A onze ans il commença l'étude de la philosophie
chez les dominicains de Santillane, mais
montra peu de goût pour les subtilités dont était farci
cet enseignement, et consacra tous ses loisirs à la littérature
et à la science
du droit; tout jeune il enseigna gratuitement les lettres à
Cangas, puis à dix-neuf ans se fit recevoir avocat, étudia
l'arabe sous Casiri, le grec sous Joseph Carbonde
et se forma aux travaux d'érudition en fréquentant le bénédictin
Martin Sarmiento.
Au barreau de Madrid,
malgré son jeune âge, il acquit très vite la notoriété
et fut chargé d'affaires importantes, en même temps qu'il
se faisait connaître du monde savant par des travaux estimables.
Son livre intitulé Disertaciones historicas del orden y cavalleria
de los Templarios, etc. (Madrid, 1747, in-4) le fit admettre le 29
mars 1748 à l'Académie d'histoire.
En 1751 et 1754, avec D. Lorenzo Dieguez, il collationna les manuscrits
de l'Escurial
relatifs aux conciles d'Espagne
(travail qui parut dans le t. Il des Memorias de la Academia).
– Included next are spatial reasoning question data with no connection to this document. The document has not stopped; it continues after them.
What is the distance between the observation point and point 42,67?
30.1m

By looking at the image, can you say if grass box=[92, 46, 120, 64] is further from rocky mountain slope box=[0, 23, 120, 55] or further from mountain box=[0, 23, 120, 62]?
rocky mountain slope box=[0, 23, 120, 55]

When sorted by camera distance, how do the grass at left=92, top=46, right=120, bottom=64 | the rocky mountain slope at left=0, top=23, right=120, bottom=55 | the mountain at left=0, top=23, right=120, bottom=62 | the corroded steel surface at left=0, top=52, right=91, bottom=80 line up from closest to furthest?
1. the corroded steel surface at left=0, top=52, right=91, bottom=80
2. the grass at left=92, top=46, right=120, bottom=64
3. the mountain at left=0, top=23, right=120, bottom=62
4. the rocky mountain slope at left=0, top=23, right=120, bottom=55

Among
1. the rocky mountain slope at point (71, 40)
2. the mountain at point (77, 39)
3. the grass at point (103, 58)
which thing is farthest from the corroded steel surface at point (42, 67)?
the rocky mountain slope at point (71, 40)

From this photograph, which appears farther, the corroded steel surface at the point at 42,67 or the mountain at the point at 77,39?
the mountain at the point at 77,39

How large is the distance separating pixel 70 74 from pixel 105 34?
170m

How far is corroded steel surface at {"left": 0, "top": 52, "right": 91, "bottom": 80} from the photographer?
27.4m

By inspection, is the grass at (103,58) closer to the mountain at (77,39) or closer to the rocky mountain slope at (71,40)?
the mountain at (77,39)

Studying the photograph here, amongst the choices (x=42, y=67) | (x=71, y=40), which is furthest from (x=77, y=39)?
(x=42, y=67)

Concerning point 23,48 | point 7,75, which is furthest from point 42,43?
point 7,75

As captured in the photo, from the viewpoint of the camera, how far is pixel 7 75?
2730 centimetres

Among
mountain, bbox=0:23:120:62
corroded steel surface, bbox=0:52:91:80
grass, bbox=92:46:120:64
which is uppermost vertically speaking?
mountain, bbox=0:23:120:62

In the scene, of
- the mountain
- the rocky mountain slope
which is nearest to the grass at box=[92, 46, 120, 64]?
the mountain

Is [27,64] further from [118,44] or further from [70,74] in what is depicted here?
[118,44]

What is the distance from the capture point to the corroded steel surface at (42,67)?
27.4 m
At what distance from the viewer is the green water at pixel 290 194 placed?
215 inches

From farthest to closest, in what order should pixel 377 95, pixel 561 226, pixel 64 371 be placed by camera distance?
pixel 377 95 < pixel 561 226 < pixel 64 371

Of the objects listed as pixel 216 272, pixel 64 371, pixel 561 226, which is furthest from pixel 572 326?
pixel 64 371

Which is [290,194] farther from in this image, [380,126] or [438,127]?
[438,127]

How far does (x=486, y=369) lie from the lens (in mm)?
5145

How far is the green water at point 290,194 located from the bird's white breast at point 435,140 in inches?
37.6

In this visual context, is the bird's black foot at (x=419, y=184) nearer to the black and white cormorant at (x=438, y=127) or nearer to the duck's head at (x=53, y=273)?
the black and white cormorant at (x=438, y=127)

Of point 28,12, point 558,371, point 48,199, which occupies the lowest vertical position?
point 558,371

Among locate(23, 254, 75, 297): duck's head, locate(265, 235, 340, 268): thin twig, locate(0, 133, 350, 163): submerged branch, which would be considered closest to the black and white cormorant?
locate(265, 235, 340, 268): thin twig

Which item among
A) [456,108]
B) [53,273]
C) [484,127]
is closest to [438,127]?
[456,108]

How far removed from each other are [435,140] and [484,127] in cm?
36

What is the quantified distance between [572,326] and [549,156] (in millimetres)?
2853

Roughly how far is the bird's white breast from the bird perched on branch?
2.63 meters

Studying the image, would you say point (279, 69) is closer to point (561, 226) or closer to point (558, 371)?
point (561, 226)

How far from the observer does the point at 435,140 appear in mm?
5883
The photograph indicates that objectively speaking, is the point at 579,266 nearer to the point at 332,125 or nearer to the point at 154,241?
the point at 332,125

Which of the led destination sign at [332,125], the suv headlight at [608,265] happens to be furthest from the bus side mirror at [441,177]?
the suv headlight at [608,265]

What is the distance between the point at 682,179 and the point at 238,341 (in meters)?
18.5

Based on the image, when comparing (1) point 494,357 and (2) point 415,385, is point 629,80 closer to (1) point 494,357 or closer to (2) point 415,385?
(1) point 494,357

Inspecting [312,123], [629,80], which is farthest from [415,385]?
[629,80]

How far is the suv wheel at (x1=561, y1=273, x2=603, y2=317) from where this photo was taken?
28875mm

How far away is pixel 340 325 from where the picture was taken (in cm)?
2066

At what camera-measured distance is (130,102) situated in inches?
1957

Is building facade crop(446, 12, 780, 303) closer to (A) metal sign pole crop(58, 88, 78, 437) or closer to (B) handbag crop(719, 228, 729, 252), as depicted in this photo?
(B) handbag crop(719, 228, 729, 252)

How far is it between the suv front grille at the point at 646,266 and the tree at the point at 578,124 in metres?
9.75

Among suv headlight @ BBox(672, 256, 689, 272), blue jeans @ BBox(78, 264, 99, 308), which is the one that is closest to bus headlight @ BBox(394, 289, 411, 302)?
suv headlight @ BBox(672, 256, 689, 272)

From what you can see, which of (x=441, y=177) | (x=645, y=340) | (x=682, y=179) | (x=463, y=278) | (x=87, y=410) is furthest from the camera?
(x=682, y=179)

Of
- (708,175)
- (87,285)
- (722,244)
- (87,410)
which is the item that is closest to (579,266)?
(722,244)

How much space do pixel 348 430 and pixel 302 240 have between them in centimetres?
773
En
1752, il présenta à l'Académie le texte, la traduction
et le commentaire d'une inscription arabe de Merida,
en 1753 donna le plan d'une collection diplomatique, en 1755 lut une dissertation
sur les lois et le gouvernement des Goths en Espagne, et en 1756 publia
: Antiguedad maritima de la republica de Cartago, con el periplo de
su general Hannon, traducido del griego é
ilustrado (Madrid; in-4) (Périple
de Hannon). Chargé en 1755 de la direction des postes,
il fit des réformes importantes qui eurent pour, effet de rendre
les communications plus rapides et plus faciles, et fut l'inspirateur
des ordonnances de 1762 sur cette matière. Il avait encore trouvé
le loisir d'écrire deux livres remarquables par la science géographique
sur des sujets touchant à son administration : Itinerario
de las carreras de posta de dentro y fuera del reyno, etc. (Madrid,
1761, in-8), et Noticia geografica del reyno y caminos de Portugal
(Madrid, 1762, in-8).
Charles
III, qui sentait combien l'Espagne
avait besoin d'un réformateur (L'Espagne
au XVIIIe siècle),
avait été frappé du savoir, de l'éloquence
et des talents d'administrateur de Campomànes; il l'éleva
aux fonctions de fiscal du conseil de Castille
ou ministre des finances, en 1763. Campomanes s'attaqua immédiatement
aux abus qui ruinaient le pays. Par d'habiles mesures, il réduisit
le nombre des moines, prohiba l'admission dans les ordres avant l'âge
de vingt ans, défendit les quêtes, interdit les emplois d'administration
et de justice aux moines, fit supprimer un grand nombre de couvents qui
n'avaient pas de revenus suffisants et dont les religieux ne pouvaient
vivre que de mendicité, fit augmenter le traitement insuffisant
de beaucoup de curés, en même temps qu'il fit exiger d'eux
plus d'instruction et de moralité.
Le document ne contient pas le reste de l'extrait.